The Weaponmaster build I used here is not the only option for building an effective Weaponmaster. It was a heavy handed build to showcase a significant weakness other classes could have if players were interested more in power gaming over character development.
Power gaming is not a wrong way to play if people are having fun, but I find it tends to make people miss obvious issues. Extra attacks with bonuses to hit, reduced enemy armor, and all sorts of other toys sound cool, but you have to pay for them, and other classes are getting new toys, too.
Tell them to stop comparing a tabletop RPG with a PC RPG.

Who says we were? We are making no such comparisons. We analyze any system we game with simply so no one gets stuck playing a bad build. Differences in power level can be a point of contention in a group and after GM’ing for as long as I have with our group I know they are prone to this. I really just seek to prevent it. Playing a certain class concept can be fun, but playing a ineffective character or rolling a new character every session isn’t.
The important thing is not the class is what you do with it.
I thought the saying to counter optimizers was ‘the important thing is to have fun’?
It’s very easy to look at the rules structure, see high powered concepts, and assume balance does not exist. What it takes to reach those high powered options is where balance is regained.

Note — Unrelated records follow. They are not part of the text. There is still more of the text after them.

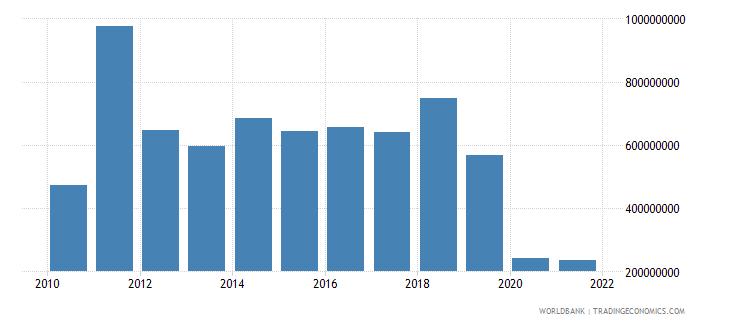lebanon ict service exports bop us dollar wb data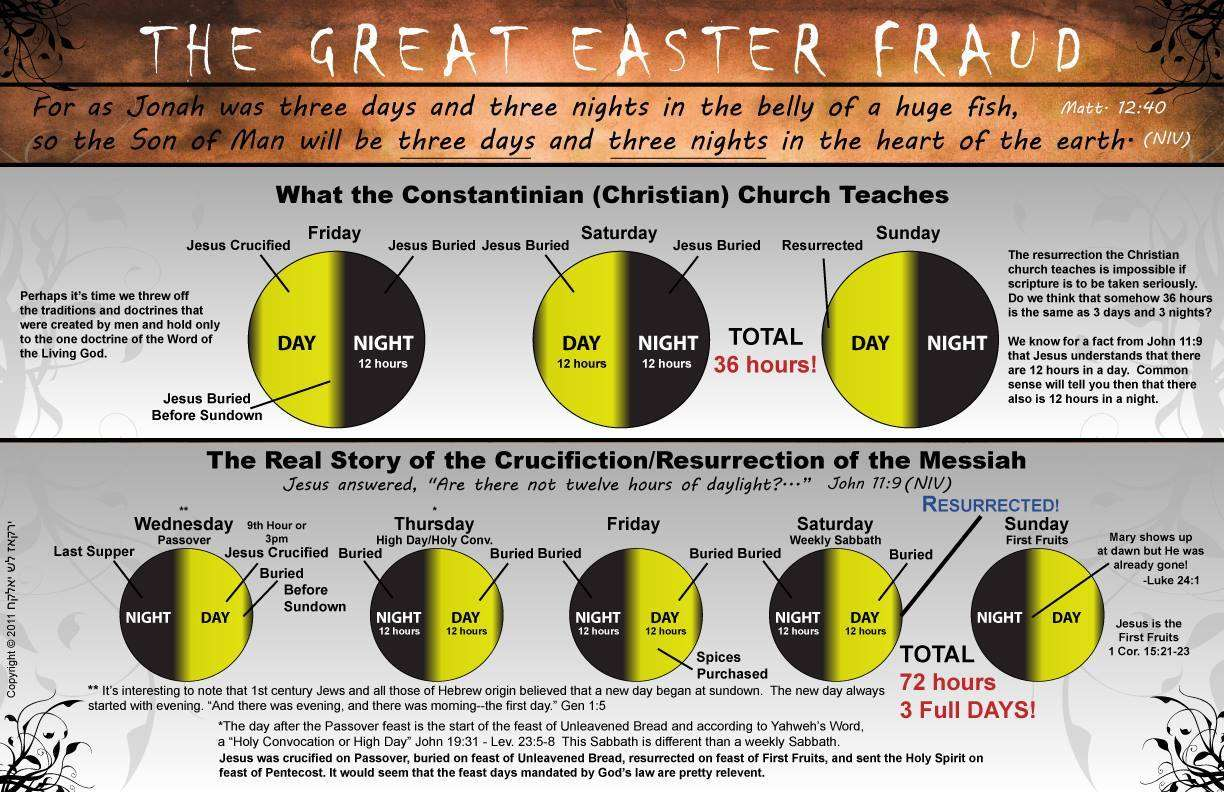 the four day easter lie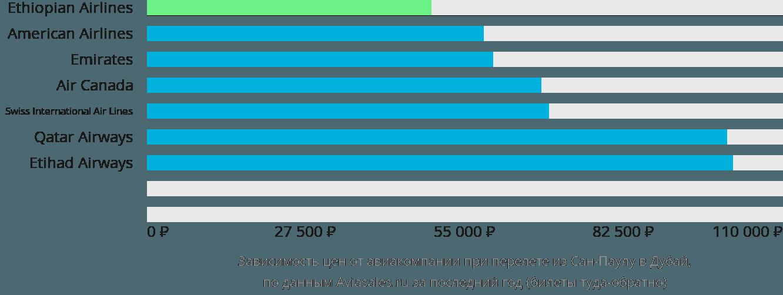 Динамика цен в зависимости от авиакомпании, совершающей перелет из Сан-Паулу в Дубай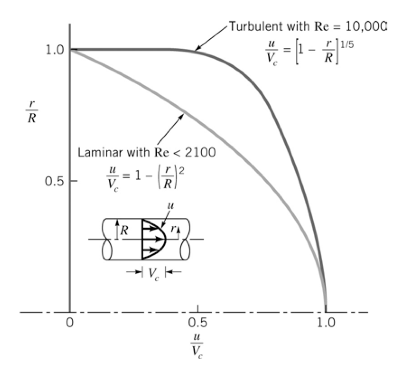 Velocity Profile For Turbulent Air Jet Engineering Essay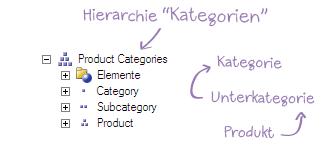 Beispiel für eine Hierarchie: Ein Produkt gehört in eine Unterkategorie, die wiederum in eine Kategorie gehört.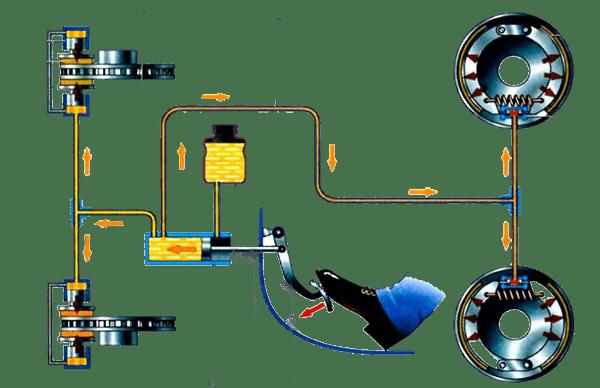 Диагностика тормозной системы в авто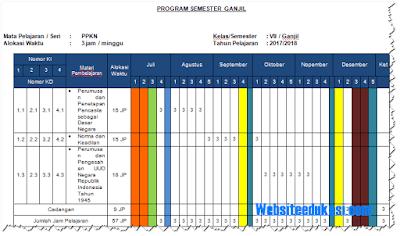 Prota, Promes PKn Kelas 7 SMP/MTs K13 Revisi 2018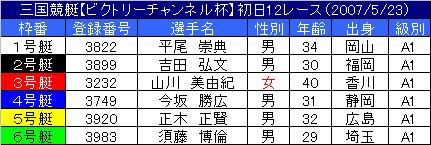 5/23・12レース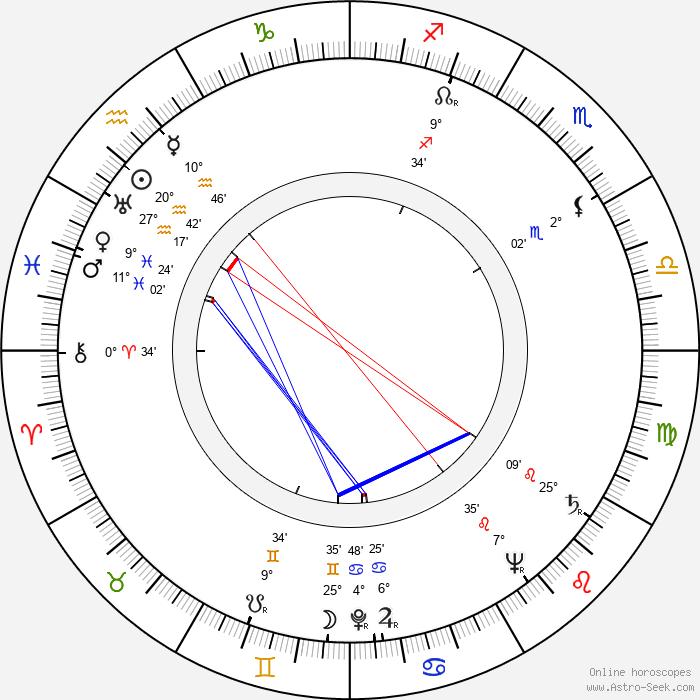 Ferenc Bessenyei - Birth horoscope chart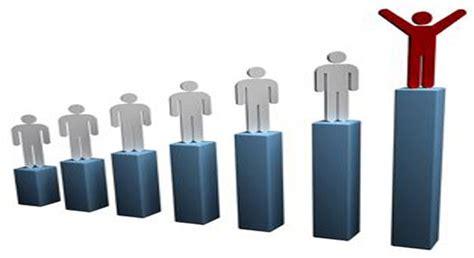 Csudh Mba Ranking by Los Rankings De Desempe 241 O En Entornos Lean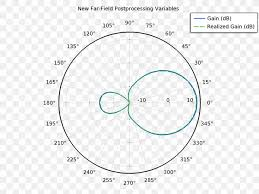Unit Circle Mathematics Radian Png 1000x750px Unit Circle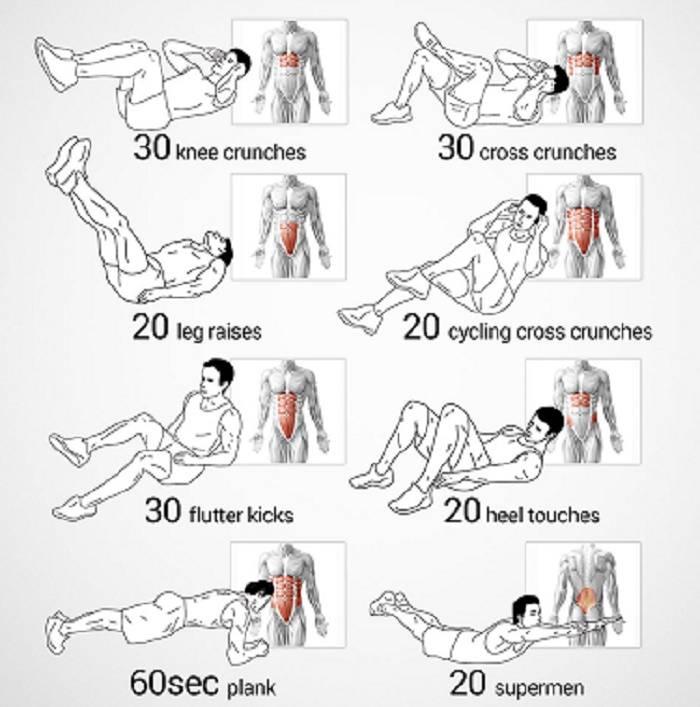 Как мужчине убрать живот и бока: лучшие упражнения и диета - tony.ru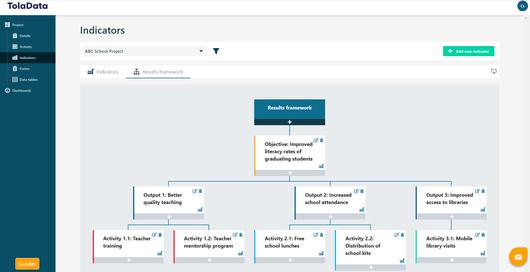 TolaData´s comprehensive results framework and indicator plan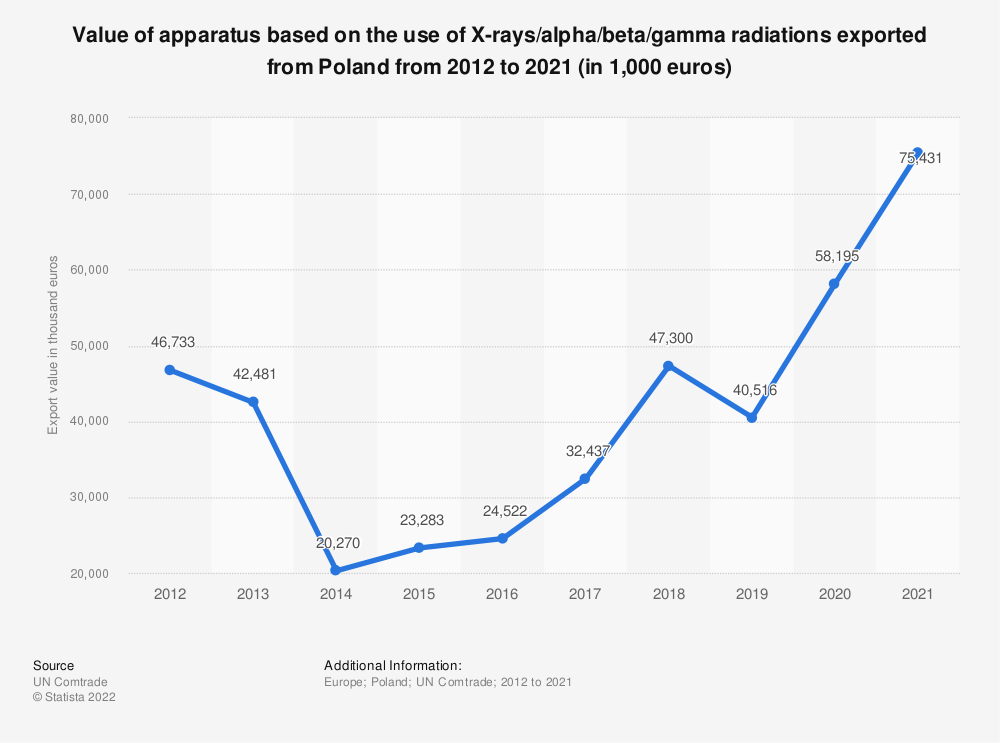 Statistic: Value of apparatus based on the use of X-rays/alpha/beta/gamma radiations exported from Poland from 2012 to 2018 (in 1,000 euros) | Statista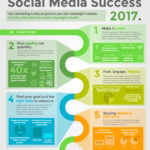 5 Easy Steps for Social Media Success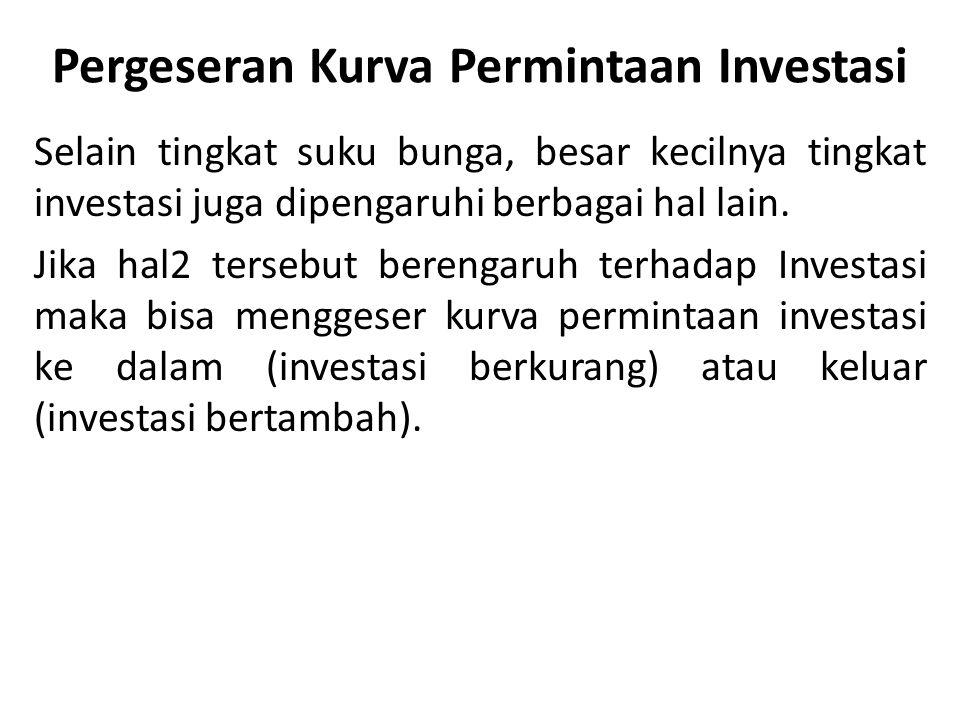 Pergeseran Kurva Permintaan Investasi Selain tingkat suku bunga, besar kecilnya tingkat investasi juga dipengaruhi berbagai hal lain.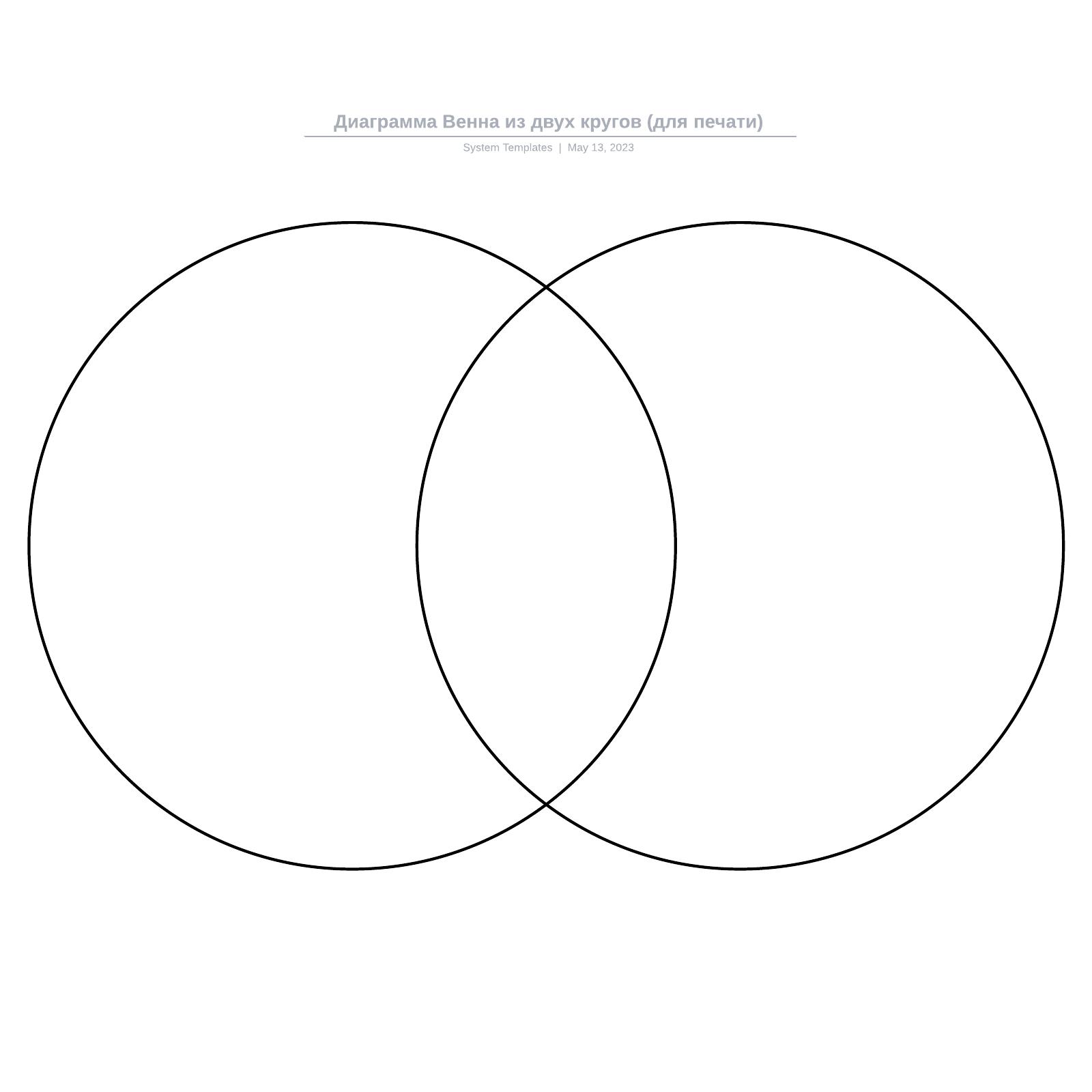 Диаграмма Венна из двух кругов (для печати)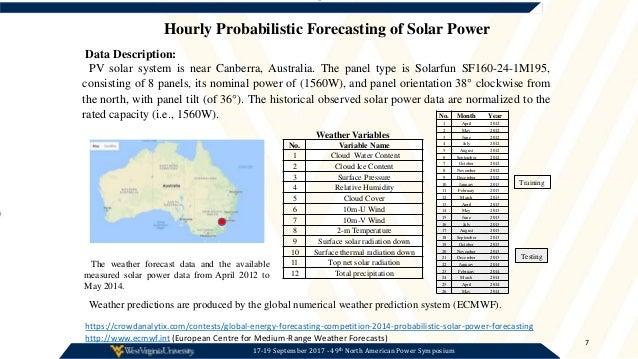 Hourly probabilistic solar power forecasts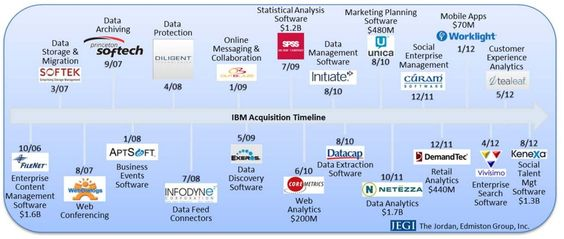 IBM Acquisition Timeline from The Social Media Ecosystem Report #SMEcosystem #JEGI #IAB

Really are we going something wrong? MA = 10 likely, 250 DP in MA =50 MA, Superior Magic Recovery III = 200 daily Zeon recovery.
250 DP in MA leaves 110 left for Magic Projection
and extra zeon. Even skipping the extra zeon, that's only a 55 Magic Projection. If you don't win the roll for attack vs defense, shields won't help. Dumping everything into Magic Projection at 2nd level would only increase it to 80, which is still likely to be a deficit against attacks.
If the Wizard could survive a few levels, the daily zeon recovery would help, but they'd be pretty worthless until then. Power 8-11 is only giving you 210-250 total zeon, and most defense spells cost at least 50+ maintainance.
As the book notes, too high an accumulation can leave you high and dry when you need zeon, and too low can take forever casting spells.
Edit to note: My original numbers were run quickly with company due, and I forgot to add the limitation of 50% of DP's to attack and defense. I also neglected to add the -20 initiative penalty for stacking armor. I apologize for the errors. The numbers have been corrected.